1. elle utilise un sillon déjà existant (S2).

(a) Soit S2 a déjà été alloué à l’entreprise ferroviaire en vue de faire circuler un autre train (T2) qui a, par exemple, été annulé. Elle est libre de l’utiliser pour faire circuler T1, sous réserve que les caractéristiques de T1 lui permettent d’utiliser S2. Si c’est le cas, PA2 est alors rattaché à TR1 pour la période demandée. Ainsi, TR1 est associé à deux path-ID au cours du service annuel : PA1 et PA2. (b) Soit le gestionnaire d’infrastructure puise S2 dans son catalogue et attribue ce sillon à l’entreprise ferroviaire. PA2 est alors rattaché à TR1. TR1 est associé à deux path-ID : PA1 et PA2.

2. T1 a des caractéristiques particulières. L’entreprise ferroviaire demande un nou- veau sillon ad hoc. Concrètement, le gestionnaire d’infrastructure trace et met à disposition ce nouveau sillon (S3). TR1 est associé, en plus de PA1, à un nouveau path-ID (PA3), créé pour l’occasion.

Un exemple concret est développé au chapitre 6 (sous-section 6.3.6).

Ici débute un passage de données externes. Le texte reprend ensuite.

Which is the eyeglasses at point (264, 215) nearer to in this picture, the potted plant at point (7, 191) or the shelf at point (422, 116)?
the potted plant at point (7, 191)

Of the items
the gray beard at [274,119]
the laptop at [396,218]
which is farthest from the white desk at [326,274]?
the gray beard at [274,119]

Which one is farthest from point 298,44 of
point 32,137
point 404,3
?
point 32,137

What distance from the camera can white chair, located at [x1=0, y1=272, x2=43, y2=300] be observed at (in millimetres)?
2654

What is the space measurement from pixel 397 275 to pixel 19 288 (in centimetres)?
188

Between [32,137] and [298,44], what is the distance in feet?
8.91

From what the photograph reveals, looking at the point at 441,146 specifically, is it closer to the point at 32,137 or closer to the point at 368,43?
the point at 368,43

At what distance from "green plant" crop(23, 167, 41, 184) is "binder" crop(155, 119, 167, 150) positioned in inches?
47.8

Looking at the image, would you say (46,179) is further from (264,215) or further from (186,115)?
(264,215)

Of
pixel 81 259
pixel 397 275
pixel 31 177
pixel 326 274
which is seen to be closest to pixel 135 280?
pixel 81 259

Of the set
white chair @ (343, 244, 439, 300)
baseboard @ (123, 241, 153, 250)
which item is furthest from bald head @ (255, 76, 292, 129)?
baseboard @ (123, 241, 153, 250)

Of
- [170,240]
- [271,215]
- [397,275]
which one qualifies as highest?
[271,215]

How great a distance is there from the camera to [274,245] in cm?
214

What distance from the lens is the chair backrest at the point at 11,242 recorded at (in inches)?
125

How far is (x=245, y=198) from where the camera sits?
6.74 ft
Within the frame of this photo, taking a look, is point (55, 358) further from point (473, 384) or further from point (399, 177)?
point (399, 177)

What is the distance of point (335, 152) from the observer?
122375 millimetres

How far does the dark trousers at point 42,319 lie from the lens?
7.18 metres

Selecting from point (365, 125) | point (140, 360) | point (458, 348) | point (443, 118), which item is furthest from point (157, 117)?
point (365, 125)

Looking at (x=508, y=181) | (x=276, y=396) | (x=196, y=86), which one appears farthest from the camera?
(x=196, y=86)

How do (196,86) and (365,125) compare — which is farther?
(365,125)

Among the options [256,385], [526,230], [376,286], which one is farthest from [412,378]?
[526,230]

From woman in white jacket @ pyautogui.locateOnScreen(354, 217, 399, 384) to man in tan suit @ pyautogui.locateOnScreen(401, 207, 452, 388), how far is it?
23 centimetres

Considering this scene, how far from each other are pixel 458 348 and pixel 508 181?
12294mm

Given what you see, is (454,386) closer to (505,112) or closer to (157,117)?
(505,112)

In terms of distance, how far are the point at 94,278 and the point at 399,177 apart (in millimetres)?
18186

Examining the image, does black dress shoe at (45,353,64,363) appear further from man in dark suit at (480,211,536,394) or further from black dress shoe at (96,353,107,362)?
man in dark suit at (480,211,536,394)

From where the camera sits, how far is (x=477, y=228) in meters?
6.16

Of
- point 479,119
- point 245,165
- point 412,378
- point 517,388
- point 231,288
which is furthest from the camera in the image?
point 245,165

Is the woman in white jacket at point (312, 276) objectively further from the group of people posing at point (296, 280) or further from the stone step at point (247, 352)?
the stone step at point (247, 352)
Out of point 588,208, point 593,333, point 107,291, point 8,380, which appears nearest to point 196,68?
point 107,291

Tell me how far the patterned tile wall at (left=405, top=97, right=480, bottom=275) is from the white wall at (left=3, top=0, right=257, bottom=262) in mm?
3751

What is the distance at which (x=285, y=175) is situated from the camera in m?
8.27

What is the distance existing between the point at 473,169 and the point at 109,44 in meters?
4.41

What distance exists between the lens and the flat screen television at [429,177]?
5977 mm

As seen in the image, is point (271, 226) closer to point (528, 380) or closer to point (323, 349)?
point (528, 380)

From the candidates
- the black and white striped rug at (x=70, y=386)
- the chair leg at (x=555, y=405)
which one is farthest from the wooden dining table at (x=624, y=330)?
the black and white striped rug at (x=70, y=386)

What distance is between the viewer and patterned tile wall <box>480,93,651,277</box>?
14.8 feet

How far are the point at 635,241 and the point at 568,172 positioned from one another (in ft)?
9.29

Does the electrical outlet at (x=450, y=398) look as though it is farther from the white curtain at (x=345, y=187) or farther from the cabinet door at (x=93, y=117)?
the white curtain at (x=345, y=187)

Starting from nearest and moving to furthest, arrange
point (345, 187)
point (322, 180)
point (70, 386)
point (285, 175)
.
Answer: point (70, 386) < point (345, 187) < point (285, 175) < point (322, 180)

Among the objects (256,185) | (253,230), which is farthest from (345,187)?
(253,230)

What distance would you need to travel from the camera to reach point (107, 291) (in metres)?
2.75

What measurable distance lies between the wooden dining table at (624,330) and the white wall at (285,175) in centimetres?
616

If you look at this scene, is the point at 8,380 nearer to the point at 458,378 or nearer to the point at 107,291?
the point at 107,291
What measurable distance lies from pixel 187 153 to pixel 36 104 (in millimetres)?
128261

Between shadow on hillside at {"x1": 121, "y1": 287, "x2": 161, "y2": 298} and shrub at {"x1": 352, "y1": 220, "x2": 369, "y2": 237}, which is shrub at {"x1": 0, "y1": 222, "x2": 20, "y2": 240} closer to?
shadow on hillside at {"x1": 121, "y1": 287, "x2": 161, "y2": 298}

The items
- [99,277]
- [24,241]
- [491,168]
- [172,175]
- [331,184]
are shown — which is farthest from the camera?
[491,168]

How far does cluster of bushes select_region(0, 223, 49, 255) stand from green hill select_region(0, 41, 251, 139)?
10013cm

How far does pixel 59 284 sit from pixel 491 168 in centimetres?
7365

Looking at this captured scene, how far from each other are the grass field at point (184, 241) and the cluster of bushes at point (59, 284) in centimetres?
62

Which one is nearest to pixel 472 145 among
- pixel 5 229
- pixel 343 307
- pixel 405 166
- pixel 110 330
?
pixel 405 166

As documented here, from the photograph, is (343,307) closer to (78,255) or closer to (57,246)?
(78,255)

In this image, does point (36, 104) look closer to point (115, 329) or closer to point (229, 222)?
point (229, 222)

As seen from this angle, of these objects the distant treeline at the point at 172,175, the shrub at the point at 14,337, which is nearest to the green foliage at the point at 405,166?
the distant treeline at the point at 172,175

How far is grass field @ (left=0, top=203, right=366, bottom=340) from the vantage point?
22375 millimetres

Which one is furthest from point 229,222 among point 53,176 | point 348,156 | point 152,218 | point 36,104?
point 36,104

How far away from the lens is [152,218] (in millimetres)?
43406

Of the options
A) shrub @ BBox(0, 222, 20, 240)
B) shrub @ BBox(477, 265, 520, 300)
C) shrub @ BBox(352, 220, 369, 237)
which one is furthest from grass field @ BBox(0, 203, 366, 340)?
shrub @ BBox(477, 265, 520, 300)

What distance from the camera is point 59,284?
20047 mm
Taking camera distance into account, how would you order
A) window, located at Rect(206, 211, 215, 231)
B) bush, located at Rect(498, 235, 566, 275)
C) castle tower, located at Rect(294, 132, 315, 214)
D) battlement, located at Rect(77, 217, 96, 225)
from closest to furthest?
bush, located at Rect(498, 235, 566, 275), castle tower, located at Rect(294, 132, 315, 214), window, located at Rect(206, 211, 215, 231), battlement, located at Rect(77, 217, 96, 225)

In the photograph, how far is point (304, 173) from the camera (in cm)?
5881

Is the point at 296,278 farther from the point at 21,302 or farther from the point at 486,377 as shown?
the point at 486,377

Cela signifie donc qu’un train-ID peut être associé à plusieurs path-ID et qu’inverse- ment un path-ID est susceptible d’être associé à plusieurs train-ID au cours du temps. La non-utilisation d’un sillon par le train pour lequel il a été demandé initialement ne désactive pas son path-ID. Du point de vue du gestionnaire d’infrastructure, ce système irait dans le sens d’un meilleur taux d’utilisation de sa production, les sillons qui ne sont pas utilisés par une entreprise ferroviaire pouvant, le cas échéant, être réutilisés sans perte de traçabilité. La création de ces identifiants représente ainsi un vecteur très prometteur de pilotage de la production de chaque acteur. Il ne faut néanmoins ni sous-estimer la complexité de manipulation de tels identifiants (24 à 32 caractères quand même !), ni l’investissement financier qu’une telle transformation représente (ce qui explique que le plan de déploiement ait été revu en 2013), ni la concrétisation de certaines initiatives communes en matière de systèmes d’information qui participent déjà d’une communica- tion plus aisée (par exemple, celles du groupe UIC RAILDATA qui regroupe les grandes entreprises ferroviaires de fret en Europe ou celles de RNE).

Conclusion

Dans ce chapitre, nous avons cherché à expliciter les liens existant entre sillon et train. Longtemps et encore souvent perçus comme indissociables (et donc confondus), ils méritent d’être appréhendés comme deux produits à part entière pour au moins deux raisons :

— le mouvement de réforme européen a conduit à ce qu’aujourd’hui, les rôles de producteur de sillons, de demandeur de sillons et de producteur de trains soient endossés par des entités différentes,

— le calendrier qui encadre les demandes de sillons et s’étend jusqu’à la circulation des trains ouvre la voie à des ajustements voire des remises en cause des liens qui les unissent.

Pour le marché du fret, ces deux raisons ont une résonance toute particulière dans la mesure où il s’agit d’une activité qui met en jeu des réseaux d’acteurs complexes et dont la temporalité spécifique requiert de la flexibilité de la part du gestionnaire d’infrastructure. Dans ce cadre, un des enjeux de l’identification distincte du sillon et du train est la traçabilité de ces deux produits aux trajectoires entremêlées. Nous aurons l’occasion de voir au chapitre 6 au travers de deux études de cas que cette traçabilité est effectivement incomplète. Plus largement, ce détour, un peu formel mais nous semble-t-il indispensable, autour des relations entre sillon et train nous a permis d’introduire l’idée que le sillon est « une ressource à habiller » pour les entreprises ferroviaires. Dans le chapitre 5, nous allons approfondir les implications de cette idée du point de vue de la qualité des sillons.